== Material to process

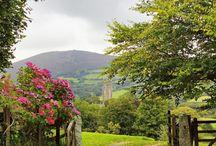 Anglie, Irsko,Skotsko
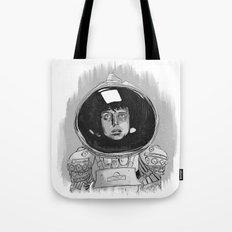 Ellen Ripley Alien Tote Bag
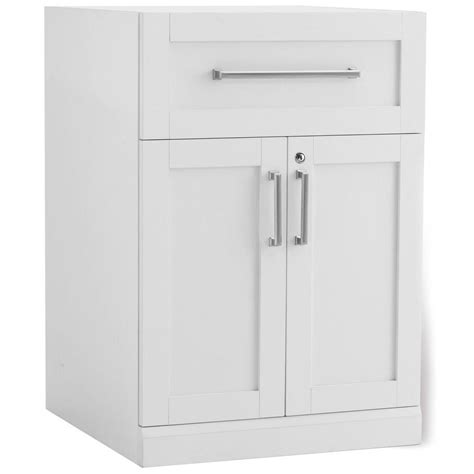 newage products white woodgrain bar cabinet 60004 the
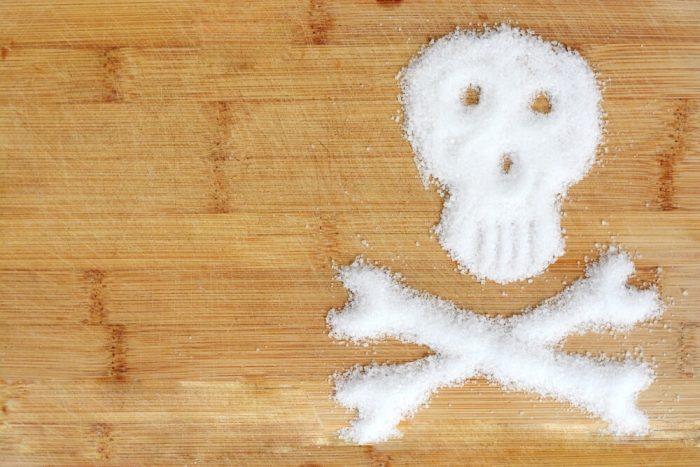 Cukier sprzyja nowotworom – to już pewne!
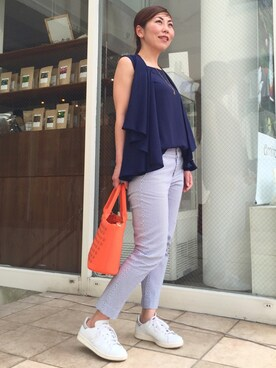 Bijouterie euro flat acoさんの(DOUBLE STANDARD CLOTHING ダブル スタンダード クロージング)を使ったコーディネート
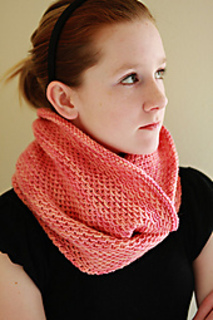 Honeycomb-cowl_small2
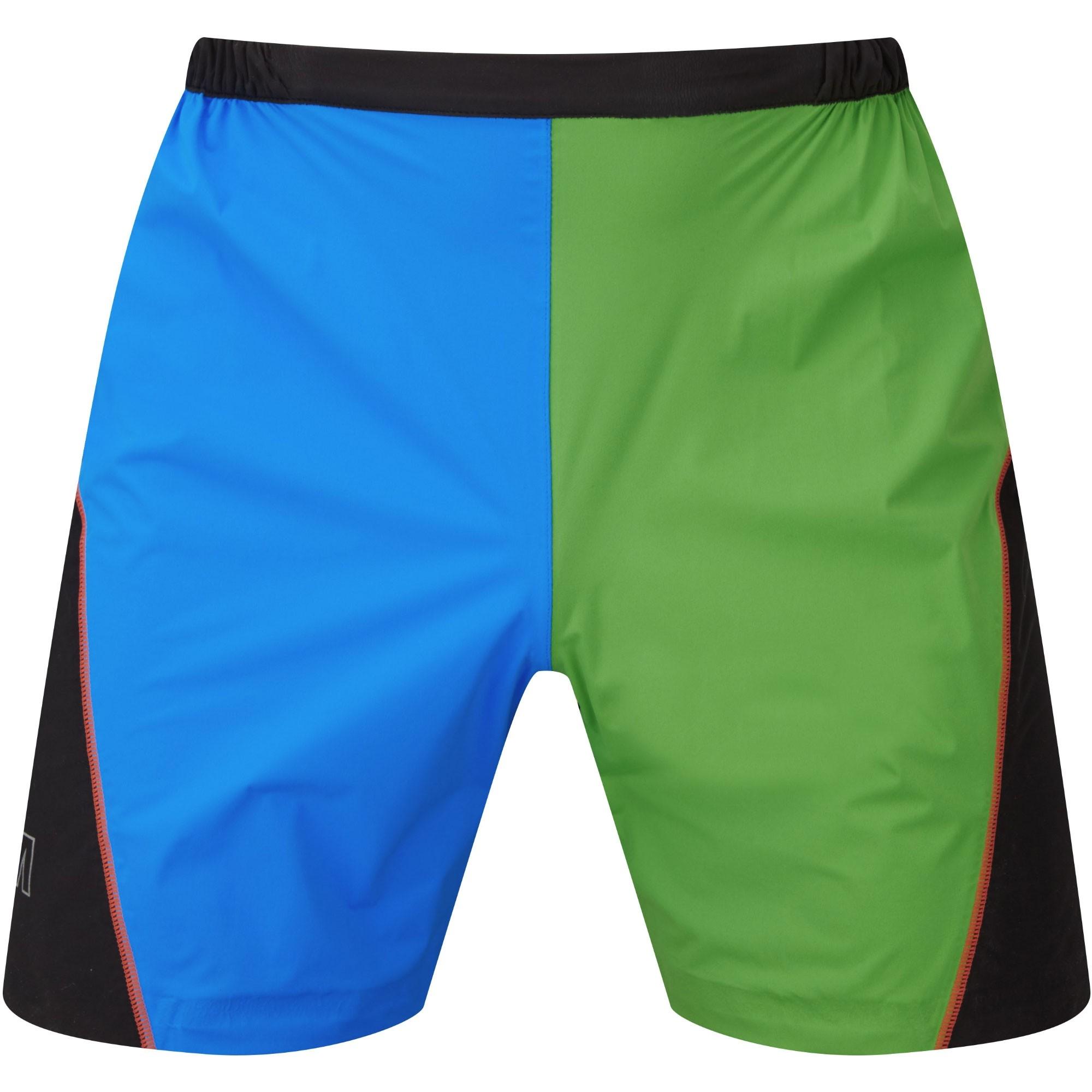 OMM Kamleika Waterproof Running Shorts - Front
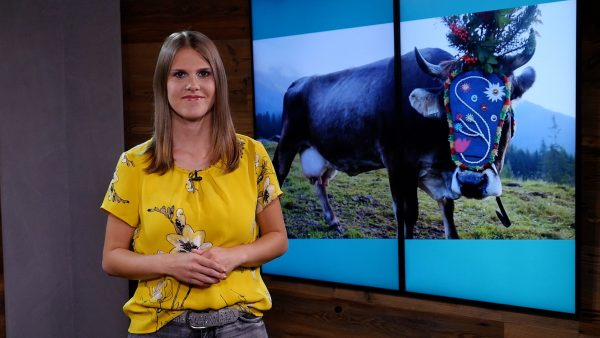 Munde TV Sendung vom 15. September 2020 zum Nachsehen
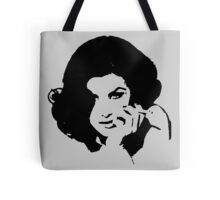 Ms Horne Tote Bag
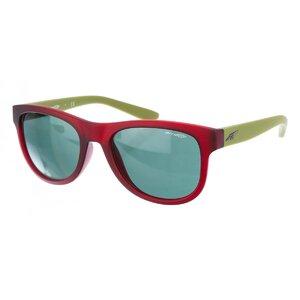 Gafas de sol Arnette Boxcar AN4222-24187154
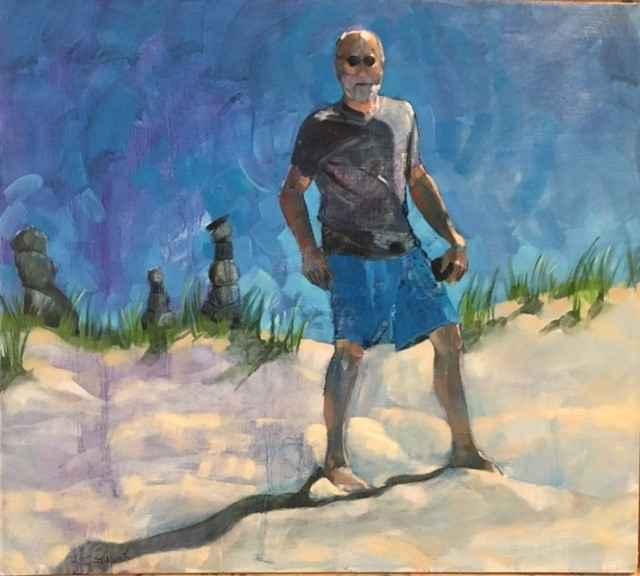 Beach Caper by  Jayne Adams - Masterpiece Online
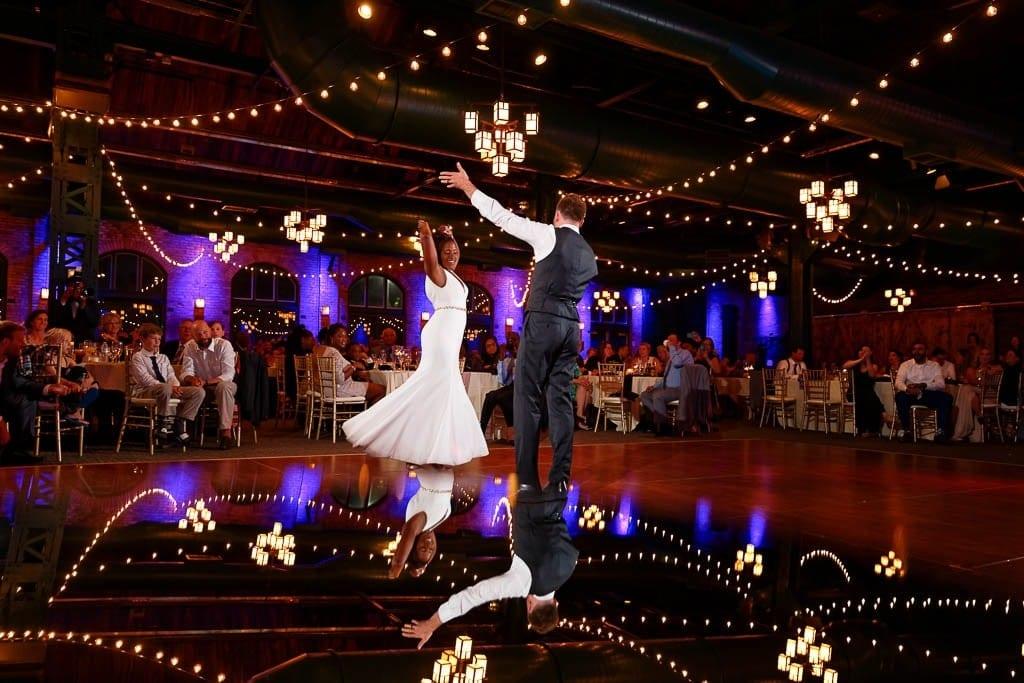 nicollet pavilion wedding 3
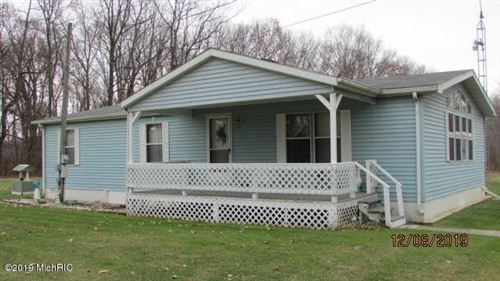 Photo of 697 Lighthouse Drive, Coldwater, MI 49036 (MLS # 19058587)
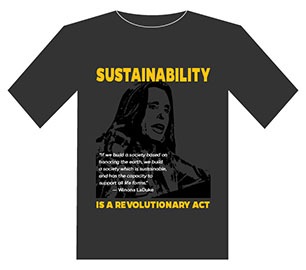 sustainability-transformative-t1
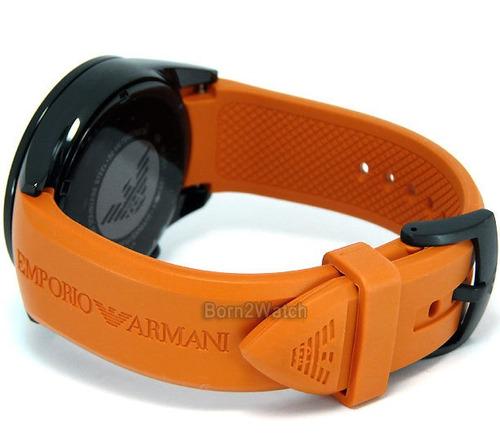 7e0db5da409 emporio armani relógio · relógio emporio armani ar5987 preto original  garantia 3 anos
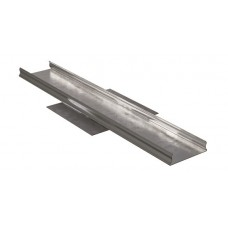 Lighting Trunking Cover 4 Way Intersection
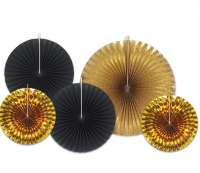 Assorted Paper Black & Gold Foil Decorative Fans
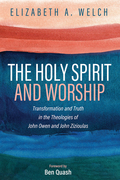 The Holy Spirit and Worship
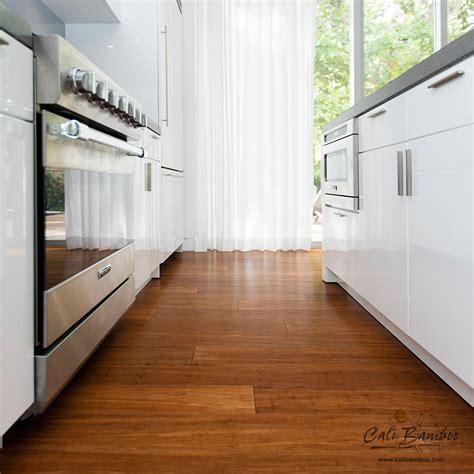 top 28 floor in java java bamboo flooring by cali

====

What is needed:
Exactly the lines from the one containing "7e0db5da409 emporio armani" through the last line of the data above should be output, both ends included, with every picture left out.

Answer to the problem:
 7e0db5da409 emporio armani relógio · relógio emporio armani ar5987 preto original  garantia 3 anos
 Lighting Trunking Cover 4 Way Intersection
 Assorted Paper Black & Gold Foil Decorative Fans
 The Holy Spirit and Worship
 top 28 floor in java java bamboo flooring by cali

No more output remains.